Over 23 Irrigation experts working in agriculture departments in ministries, NGO’s and agencies from various African countries have undergone training on African Irrigation Development: Planning for productive future, to equip them with skills and knowledge to improve the Irrigation sector.
The two weeks’ short course was organized by the Center for Water Infrastructure and Sustainable Energy Futures (WISE-Futures) hosted at the Nelson Mandela African Institution of Science and Technology (NM-AIST) in collaborations with the University of Manchester from 4th-15th March 2019.
The course aimed at addressing knowledge gaps and other impending challenges related to irrigation and water management in Africa, in a bid to increase the yield, reduce food insecurity, and contribute to GDP and to provide employment as most of Africans depend in Agriculture production.
Participants were trained about Satellite Information for improved decision making in irrigation management, the technology which can map out the extent of currently planted fields. During the session Irrigation expertise ware able to access about 10day old Sentinel 2A satellite imagery of a scheme in Madibira, Southern Tanzania. With that, they could visualize the area under irrigation and different crop development stages.
During the training key issues covered in the training include; history, actors, technologies, challenges and outcomes, Introduction of ODK tool for mapping irrigation development, Groundwater irrigation and farmer-led irrigation development, Value chain analysis in irrigated agriculture, Irrigation and Gender, crop monitoring tool and mapping irrigation development and Participatory irrigation design.

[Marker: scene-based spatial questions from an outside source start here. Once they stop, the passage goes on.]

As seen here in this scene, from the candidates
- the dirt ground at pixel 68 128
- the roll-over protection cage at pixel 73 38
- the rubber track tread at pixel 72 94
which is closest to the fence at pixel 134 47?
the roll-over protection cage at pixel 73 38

Through lectures, exercises, Canal cleaning game, group discussion participants also was able to visits different field in Moshi order explore the challenges and possible solutions for different types of irrigation in Mandaka Mnono , lower moshi Irrigation scheme ,Mawala Irrigation scheme ,Shallow well in Kahe, Miwaleni drip scheme, Groundwater scheme in Uchira and Afrisem Seeds company in Arusha.
Mr. Mohamed Naouri and facilitator on short course explained the one of irrigation challenges: “as Africa needs to develop irrigation technologies that meets the evolving requirements of farmers. Irrigation engineers face difficulty in generating the innovations and adaptations necessary to the diverse range of situations and contexts, especially when it concerns smallholders in developing countries”
He highlighted that its important that the farmers are involved in innovation “the government and other actors should support farm-led irrigation by a policy of dialogue with local innovation networks and value addition to the young farmers in “technology translation” instead of transferring rigid agricultural models by recognize the local sociotechnical networks, join them in an active way and get involved in the dialogue around innovation in the different agricultural production sectors”
The course was attended by 23 participants from different parts of Africa male 15 and female 8 participants of which 83% of them were regional Sudan, Ethiopia, Malawi, Cameroon, Central African Republic, Kenya, Mozambique, Zambia Zimbabwe and Algeria.
Speaking during the closing remark the Center Leader of WISE-Futures, Dr Hans Komakech urged the participants to use the skills and experience shared in solving different challenges facing African on irrigation.